MSO is also slow to count 114 pages.
Comment 13 NISZ LibreOffice Team 2021-02-16 09:36:17 UTC
bug #100139 also contains 100+ page long tables in docx.
Comment 14 Xisco Faulí 2021-02-19 16:29:10 UTC
For me, it takes

real	0m16,860s
user	0m16,175s
sys	0m0,544s

in

Version: 7.2.0.0.alpha0+ / LibreOffice Community
Build ID: 7b649f835cc00ed76927c6821a135605609bed4e
CPU threads: 4; OS: Linux 5.7; UI render: default; VCL: gtk3
Locale: en-US (en_US.UTF-8); UI: en-US
Calc: threaded

Should it be closed as RESOLVED WORKSFORME ?
Comment 15 Mikeyy - L10n HR 2021-02-19 21:08:38 UTC
AMD Ryzen 5 3600
Windows 10

LO 7.0.4 and LO 7.1.0 release versions.
DOC 28s
DOCX 28s - this one shows first page early, maybe 10-12s, but it doesn't load whole document, and LO in unresponsive. After it loads all 115 pages it becomes responsive again.
Comment 16 NISZ LibreOffice Team 2021-04-12 11:53:14 UTC
Docx import started to be fast (around 20 seconds instead of 50) on my old-ish machine in 6.3 after:

https://cgit.freedesktop.org/libreoffice/core/commit/?id=e14056e6e88d9b8d988b7b88b2776a8fc952031b


author	Michael Stahl <Michael.Stahl@cib.de>	2019-05-22 17:03:09 +0200
committer	Michael Stahl <Michael.Stahl@cib.de>	2019-05-23 10:38:30 +0200

tdf#119109 sw: fix iteration in SwFrame::PrepareMake()

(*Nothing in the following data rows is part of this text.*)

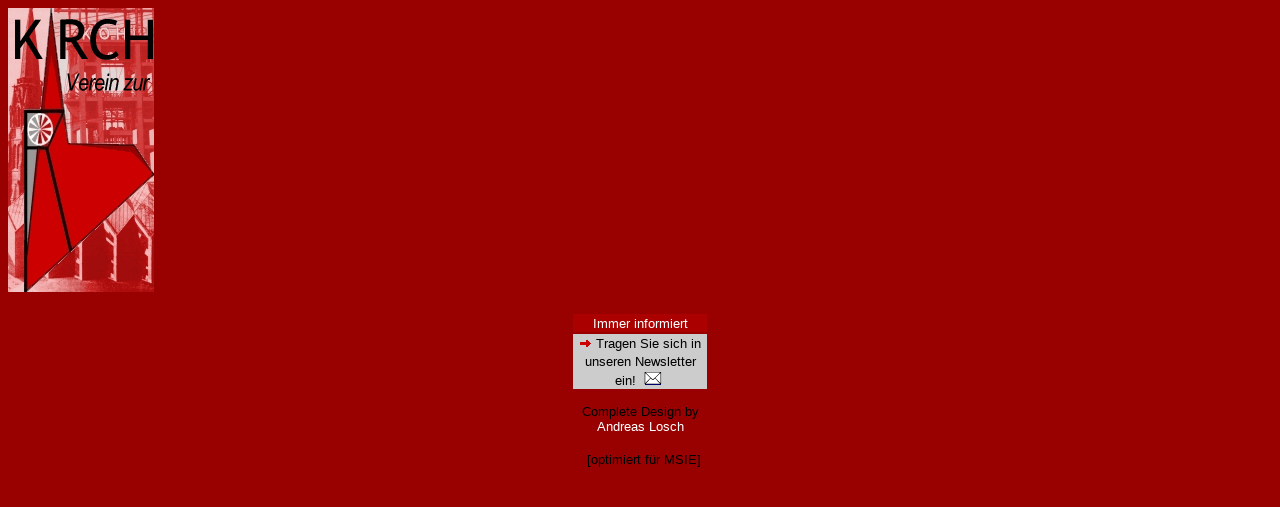

--- FILE ---
content_type: text/html
request_url: http://www.kirche-im-ruhrgebiet.de/Frameleft.htm
body_size: 1774
content:
<!DOCTYPE HTML PUBLIC "-//W3C//DTD HTML 4.0//EN">
<!--Letzte Änderungen am 18.11.03 09:37 Andreas.Losch@web.de)-->
<html>
<head>
<title>Kirche im Ruhrgebiet - Menuframe</title>
<meta http-equiv="Content-Type" content="text/html; charset=iso-8859-1">
<STYLE TYPE="text/css">
<!--
TD,BODY {
 FONT-FAMILY: Arial,Helvetica,Sans-Serif;
}
A:LINK { COLOR:#FFFFFF; TEXT-DECORATION:NONE; }
A:VISITED { COLOR:#FFFFFF; TEXT-DECORATION:NONE; }
A:ACTIVE { COLOR:#DD0000; TEXT-DECORATION:NONE; }
-->
</STYLE>
</head>
<body bgcolor="#990000" text="#FFFFFF">
<img src="Bilder/Logokir_left.gif" width="146" height="284"> 
<P>
<CENTER>
  <TABLE WIDTH="138" BORDER="0" CELLPADDING="0">
    <TR BGCOLOR="#DD0000"> 
      <TD ALIGN="Center" bgcolor="#AA0000"><FONT SIZE=-1 COLOR="#000000"><font color="#FFFFFF">Immer 
        informiert</font> </FONT></TD>
    </TR>
    <TR bgcolor="#FFFFFF"> 
      <TD bgcolor="#CCCCCC"> 
        <div align="center"><FONT SIZE=-1><a href="Kontakt/index_newsletter.htm" target="_parent"><IMG SRC="Bilder/Pfeil.gif" ALT="Neu" width="13" height="9" BORDER="0"><font color="#000000" onMouseOver="this.color='#DD0000'" onMouseOut="this.color='#000000'"> 
          Tragen Sie sich in unseren Newsletter ein!</font></a> <a href="Kontakt/index.htm" target="_parent"><b><font color="#000000" onMouseOver="this.color='#DD0000'" onMouseOut="this.color='#000000'"><img src="Bilder/newsletter.gif" width="25" height="15" border="0"></font></b></a></FONT></div></TD>
    </TR>
  </TABLE>
  <FONT COLOR="#000000" SIZE=-1> 
  <P>Complete Design by
<BR><a href="http://www.andreas-losch.de" target="_top"><FONT COLOR="#FFFFFF">Andreas Losch</FONT></A></P>
  </FONT> 
  <p>&nbsp; <FONT COLOR="#000000" SIZE=-1> [optimiert f&uuml;r MSIE] </FONT></p>
</CENTER>

</body>
</html>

DOC format attachment 126431 [details] is still imported in about 50 seconds in 6.3 and current 7.2 bibisect master:

Version: 7.2.0.0.alpha0+ (x64) / LibreOffice Community
Build ID: da6c70efbc991f1fc61aace267dd4f972dedce6c
CPU threads: 4; OS: Windows 10.0 Build 18363; UI render: Skia/Raster; VCL: win
Locale: bs-BA (hu_HU); UI: en-US
Calc: threaded
Comment 17 NISZ LibreOffice Team 2021-04-12 11:56:29 UTC
Let's focus only on the doc format in this one.